→ PROBLEM DESCRIPTION
Reproduce verbatim everything from the line containing "Which is at" down to the end of the rows, including both ends. Leave the pictures out.

[INFORMATION GIVEN start]

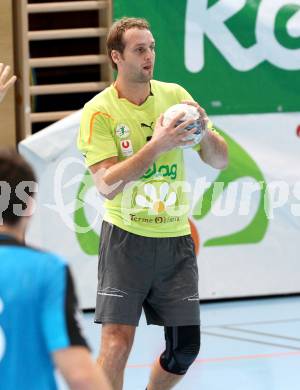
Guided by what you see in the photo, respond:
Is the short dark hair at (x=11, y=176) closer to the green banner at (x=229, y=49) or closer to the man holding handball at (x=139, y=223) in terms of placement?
the man holding handball at (x=139, y=223)

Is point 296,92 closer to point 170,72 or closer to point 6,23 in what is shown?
point 170,72

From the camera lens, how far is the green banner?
24.1 ft

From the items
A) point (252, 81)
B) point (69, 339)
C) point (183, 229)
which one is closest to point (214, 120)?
point (252, 81)

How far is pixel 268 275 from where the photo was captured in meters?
7.75

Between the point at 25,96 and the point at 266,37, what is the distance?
185 centimetres

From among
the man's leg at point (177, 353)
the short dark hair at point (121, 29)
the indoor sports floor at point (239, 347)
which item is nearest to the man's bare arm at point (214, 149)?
the short dark hair at point (121, 29)

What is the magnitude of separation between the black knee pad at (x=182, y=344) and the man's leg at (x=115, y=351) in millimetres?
215

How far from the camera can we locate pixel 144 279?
4.71 m

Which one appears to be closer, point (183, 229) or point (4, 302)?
point (4, 302)

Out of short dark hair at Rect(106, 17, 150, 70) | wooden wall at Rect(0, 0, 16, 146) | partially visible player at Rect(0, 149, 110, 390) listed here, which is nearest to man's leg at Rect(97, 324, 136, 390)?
short dark hair at Rect(106, 17, 150, 70)

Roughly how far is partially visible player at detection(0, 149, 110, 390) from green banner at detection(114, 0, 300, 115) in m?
5.04

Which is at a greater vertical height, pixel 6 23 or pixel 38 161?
pixel 6 23

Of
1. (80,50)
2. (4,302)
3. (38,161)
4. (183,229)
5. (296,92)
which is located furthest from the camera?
(80,50)

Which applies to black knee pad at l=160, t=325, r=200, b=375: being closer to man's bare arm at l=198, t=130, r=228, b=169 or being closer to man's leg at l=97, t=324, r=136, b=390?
man's leg at l=97, t=324, r=136, b=390
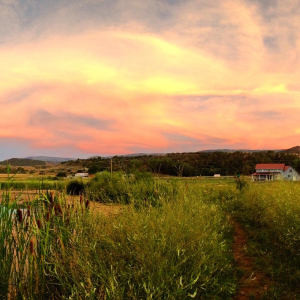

[INFORMATION GIVEN end]

→ RESPONSE FOR THIS EXERCISE
Which is at a greater vertical height, pixel 6 23 or pixel 38 161?
pixel 6 23

Of
1. (80,50)
2. (4,302)
3. (38,161)
4. (183,229)
5. (296,92)
which is located furthest from the camera?
(80,50)

Which applies to black knee pad at l=160, t=325, r=200, b=375: being closer to man's bare arm at l=198, t=130, r=228, b=169 or being closer to man's leg at l=97, t=324, r=136, b=390?
man's leg at l=97, t=324, r=136, b=390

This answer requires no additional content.